What you are asked to do: Could you repeat every line below exactly, skipping the images?

Collected data:
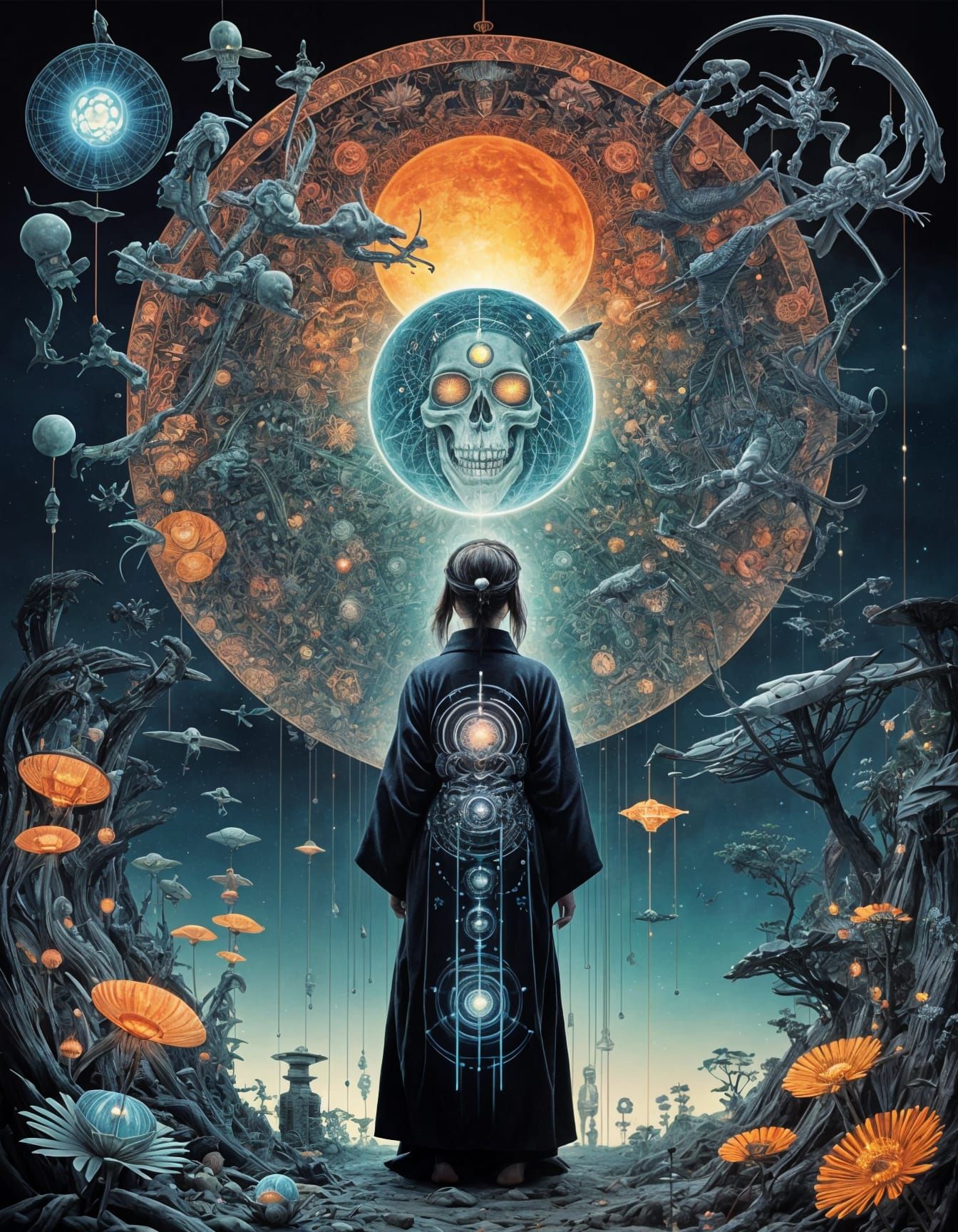 Woman in Yukata Holds Glowing Firefly Cage with Skeleton Sha...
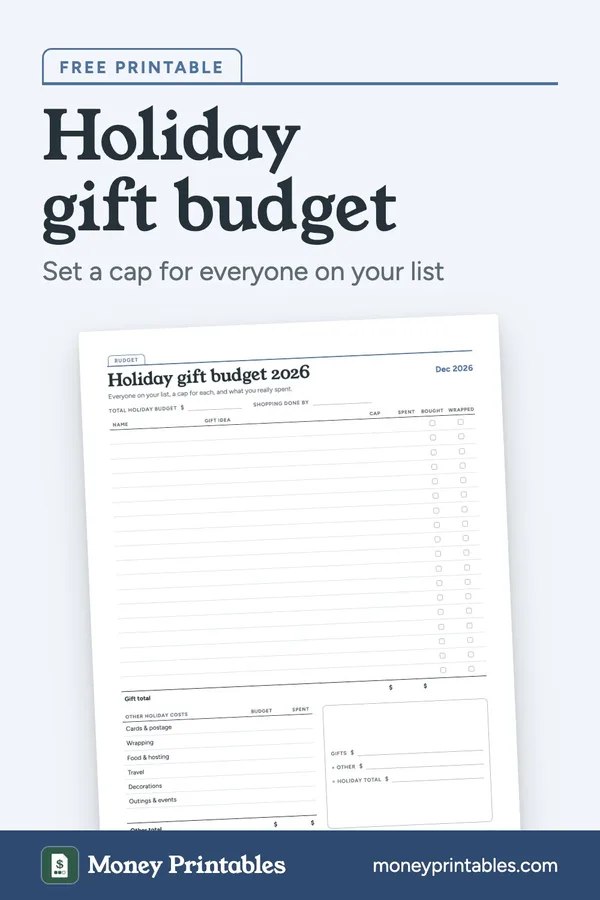 Holiday gift budget 2026: free printable from Money Printables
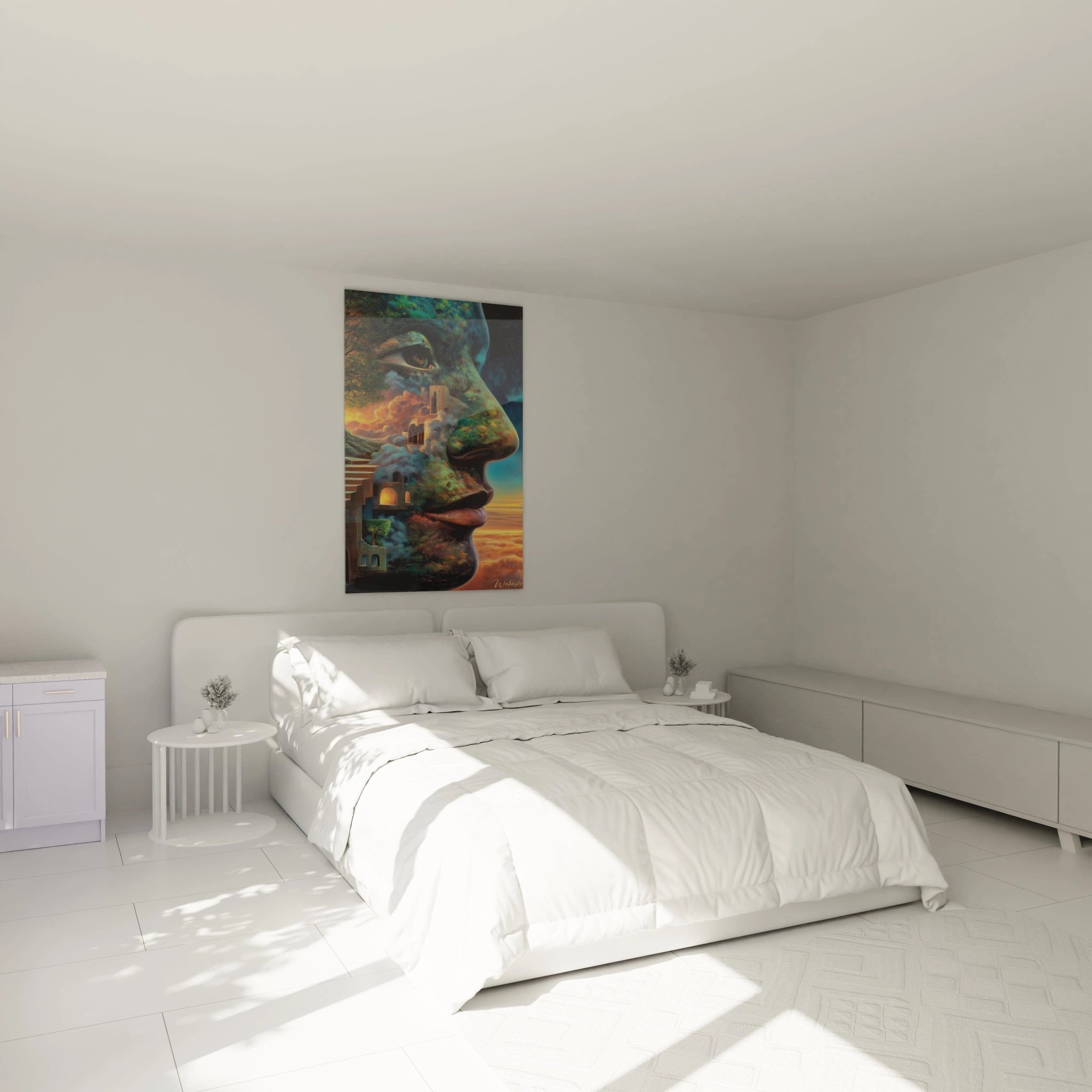 Tableau mural Walensky tableau surréaliste visage architectural accroché au dessus d un lit blanc minimaliste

Solution to the problem:
 Woman in Yukata Holds Glowing Firefly Cage with Skeleton Sha...
 Holiday gift budget 2026: free printable from Money Printables
 Tableau mural Walensky tableau surréaliste visage architectural accroché au dessus d un lit blanc minimaliste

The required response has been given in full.